To increase productivity and scalability when creating new features to use in machine learning models, AirBnb has built Chronon, a solution to create the infrastructure required to turn raw data into features for training and inference.
Going from raw data to features to use to train ML models is a complex and time-consuming task, explains AirBnb engineer and Chronon creator Nikhil Simha, requiring engineers to extract data from AirBnb data warehouse and write complex ETL logic to convert them into features. An additional stumbling block comes from the need to ensure that the logic produces the same feature distribution for inference as for training.
Chronon attempts to address those issues, says Simha, by allowing ML engineers to define features and centralize data computation in a replicable way across training and inference.
As a user, you need to declare your computation only once, and Chronon will generate all the infrastructure needed to continuously turn raw data into features for both training and serving. ML practitioners at AirBnb no longer spend months trying to manually implement complex pipelines and feature indexes. They typically spend less than a week to generate new sets of features for their models.

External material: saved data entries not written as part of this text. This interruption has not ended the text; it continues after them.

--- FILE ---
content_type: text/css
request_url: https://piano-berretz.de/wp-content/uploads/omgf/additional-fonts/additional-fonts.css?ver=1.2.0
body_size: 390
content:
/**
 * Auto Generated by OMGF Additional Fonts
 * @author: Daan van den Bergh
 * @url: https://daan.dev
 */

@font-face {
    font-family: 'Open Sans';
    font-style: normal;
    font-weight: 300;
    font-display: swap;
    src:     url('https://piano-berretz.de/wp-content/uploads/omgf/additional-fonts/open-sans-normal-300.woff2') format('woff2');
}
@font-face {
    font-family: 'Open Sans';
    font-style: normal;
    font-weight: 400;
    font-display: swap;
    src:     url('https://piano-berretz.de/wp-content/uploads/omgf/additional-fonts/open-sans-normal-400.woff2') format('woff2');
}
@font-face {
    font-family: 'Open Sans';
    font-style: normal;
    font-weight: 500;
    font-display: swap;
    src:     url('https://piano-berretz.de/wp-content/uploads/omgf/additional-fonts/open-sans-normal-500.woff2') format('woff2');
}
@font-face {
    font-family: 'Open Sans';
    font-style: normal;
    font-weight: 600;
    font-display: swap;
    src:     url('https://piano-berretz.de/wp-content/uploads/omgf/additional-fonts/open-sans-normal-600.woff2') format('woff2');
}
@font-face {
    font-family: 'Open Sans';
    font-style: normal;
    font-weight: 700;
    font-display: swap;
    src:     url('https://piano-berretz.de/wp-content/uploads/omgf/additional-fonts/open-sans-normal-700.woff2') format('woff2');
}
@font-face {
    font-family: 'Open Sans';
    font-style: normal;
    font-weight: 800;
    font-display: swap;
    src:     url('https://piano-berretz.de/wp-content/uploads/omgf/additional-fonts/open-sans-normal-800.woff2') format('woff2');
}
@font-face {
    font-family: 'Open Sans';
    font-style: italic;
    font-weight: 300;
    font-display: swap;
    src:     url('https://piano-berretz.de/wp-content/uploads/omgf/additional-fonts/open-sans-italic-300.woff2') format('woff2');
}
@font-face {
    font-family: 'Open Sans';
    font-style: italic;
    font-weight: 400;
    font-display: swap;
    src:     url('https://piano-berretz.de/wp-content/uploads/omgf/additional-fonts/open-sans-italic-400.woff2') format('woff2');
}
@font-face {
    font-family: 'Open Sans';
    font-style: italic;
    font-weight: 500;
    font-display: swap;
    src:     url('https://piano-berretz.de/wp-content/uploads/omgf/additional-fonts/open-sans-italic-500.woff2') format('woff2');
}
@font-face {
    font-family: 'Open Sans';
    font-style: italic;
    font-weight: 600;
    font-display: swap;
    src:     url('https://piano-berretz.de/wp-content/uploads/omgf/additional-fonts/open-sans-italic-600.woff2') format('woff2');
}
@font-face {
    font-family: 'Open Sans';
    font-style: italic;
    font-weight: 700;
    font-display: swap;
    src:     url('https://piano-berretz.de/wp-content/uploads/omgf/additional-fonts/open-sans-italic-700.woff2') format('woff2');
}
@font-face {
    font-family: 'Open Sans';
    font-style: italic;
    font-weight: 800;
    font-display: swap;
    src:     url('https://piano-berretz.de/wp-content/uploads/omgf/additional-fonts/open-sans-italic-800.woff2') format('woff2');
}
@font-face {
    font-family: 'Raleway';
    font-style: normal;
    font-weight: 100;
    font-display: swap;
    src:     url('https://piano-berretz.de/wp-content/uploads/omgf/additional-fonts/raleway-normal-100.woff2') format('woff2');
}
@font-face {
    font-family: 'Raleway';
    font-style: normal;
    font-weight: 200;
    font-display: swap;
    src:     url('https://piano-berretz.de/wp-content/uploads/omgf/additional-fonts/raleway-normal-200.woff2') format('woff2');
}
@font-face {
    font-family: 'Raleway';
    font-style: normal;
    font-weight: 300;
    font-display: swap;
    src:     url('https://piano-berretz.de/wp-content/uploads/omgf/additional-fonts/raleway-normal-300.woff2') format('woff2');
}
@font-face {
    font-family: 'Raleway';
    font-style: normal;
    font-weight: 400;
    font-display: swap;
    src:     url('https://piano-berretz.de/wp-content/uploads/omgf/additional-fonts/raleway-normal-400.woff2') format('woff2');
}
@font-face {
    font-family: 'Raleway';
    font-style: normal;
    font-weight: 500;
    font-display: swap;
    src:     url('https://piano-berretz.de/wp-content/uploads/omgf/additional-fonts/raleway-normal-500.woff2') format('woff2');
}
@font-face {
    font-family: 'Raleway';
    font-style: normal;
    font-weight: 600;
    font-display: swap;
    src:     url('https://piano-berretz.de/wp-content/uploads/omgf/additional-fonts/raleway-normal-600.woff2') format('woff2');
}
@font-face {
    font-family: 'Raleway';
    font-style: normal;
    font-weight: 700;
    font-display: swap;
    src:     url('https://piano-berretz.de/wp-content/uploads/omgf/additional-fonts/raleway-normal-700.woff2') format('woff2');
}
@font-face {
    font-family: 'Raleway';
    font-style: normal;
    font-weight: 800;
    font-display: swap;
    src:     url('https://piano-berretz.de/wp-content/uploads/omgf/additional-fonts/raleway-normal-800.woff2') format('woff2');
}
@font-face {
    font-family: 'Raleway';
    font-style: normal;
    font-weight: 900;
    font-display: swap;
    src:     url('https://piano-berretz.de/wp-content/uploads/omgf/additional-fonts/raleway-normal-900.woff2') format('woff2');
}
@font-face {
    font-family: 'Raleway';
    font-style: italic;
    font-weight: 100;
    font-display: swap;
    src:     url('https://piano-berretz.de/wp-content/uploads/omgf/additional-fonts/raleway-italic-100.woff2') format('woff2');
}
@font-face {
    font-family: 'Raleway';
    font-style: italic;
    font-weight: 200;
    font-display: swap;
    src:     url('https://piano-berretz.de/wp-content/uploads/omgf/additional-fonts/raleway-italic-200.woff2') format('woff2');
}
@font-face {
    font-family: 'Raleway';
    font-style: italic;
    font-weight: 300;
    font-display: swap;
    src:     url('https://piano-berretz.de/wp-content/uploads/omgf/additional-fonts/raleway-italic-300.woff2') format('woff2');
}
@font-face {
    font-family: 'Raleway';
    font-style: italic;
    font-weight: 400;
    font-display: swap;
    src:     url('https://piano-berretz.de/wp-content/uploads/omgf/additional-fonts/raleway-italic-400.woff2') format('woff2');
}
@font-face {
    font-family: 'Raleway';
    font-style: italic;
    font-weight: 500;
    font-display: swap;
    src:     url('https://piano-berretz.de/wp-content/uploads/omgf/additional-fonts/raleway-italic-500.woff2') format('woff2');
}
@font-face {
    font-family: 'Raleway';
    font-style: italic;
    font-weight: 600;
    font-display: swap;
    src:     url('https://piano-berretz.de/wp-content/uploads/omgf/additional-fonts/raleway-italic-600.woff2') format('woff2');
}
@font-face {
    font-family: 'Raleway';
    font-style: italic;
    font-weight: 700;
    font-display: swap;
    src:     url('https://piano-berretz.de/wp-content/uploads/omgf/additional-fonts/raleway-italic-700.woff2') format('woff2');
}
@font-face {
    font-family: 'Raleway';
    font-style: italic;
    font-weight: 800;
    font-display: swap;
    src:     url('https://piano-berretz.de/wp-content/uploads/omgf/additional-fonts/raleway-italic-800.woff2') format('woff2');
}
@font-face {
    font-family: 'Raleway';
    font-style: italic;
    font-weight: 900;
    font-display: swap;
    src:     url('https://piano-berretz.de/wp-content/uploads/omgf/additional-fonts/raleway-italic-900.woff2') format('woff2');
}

A first component of Chronon enables ingesting data from a variety of sources, including event data sources, entity data sources, and cumulative event sources, each of which collects different types of data.
Once ingested, data can be transformed using SQL-like operations and aggregations, which produce low-latency endpoints to use for serving models online, and Hive tables to use for offline training. Under the hood, Chronon builds pipelines using Kafka, Spark/Spark Streaming, Hive, and Airflow. SQL-like operations include GroupBy
, Join
, and StagingQuery
, which are Spark SQL queries computed offline once a day. Aggregations include windows, buckets, and time-based aggregations.
Finally, a Python API is also available, which provides SQL-like primitives and understands time-based aggregation and windowing as first-class concepts. For example, using the Python API, you can filter and transform the number of times an item is viewed by a user in the last five hours.
One important concept in Chronon is that of accuracy, i.e. how frequently feature values are updated, either in real-time or at fixed intervals. The correct accuracy to use depends on the specific use case, so Chronon allows its users to easily specify the accuracy of a computation as temporal or snapshot.
At the moment of this writing, it is not clear whether AirBnb will make Chronon available on GitHub, but you will find the discussion in the original article an interesting read if you want to set up your own feature engineering pipeline.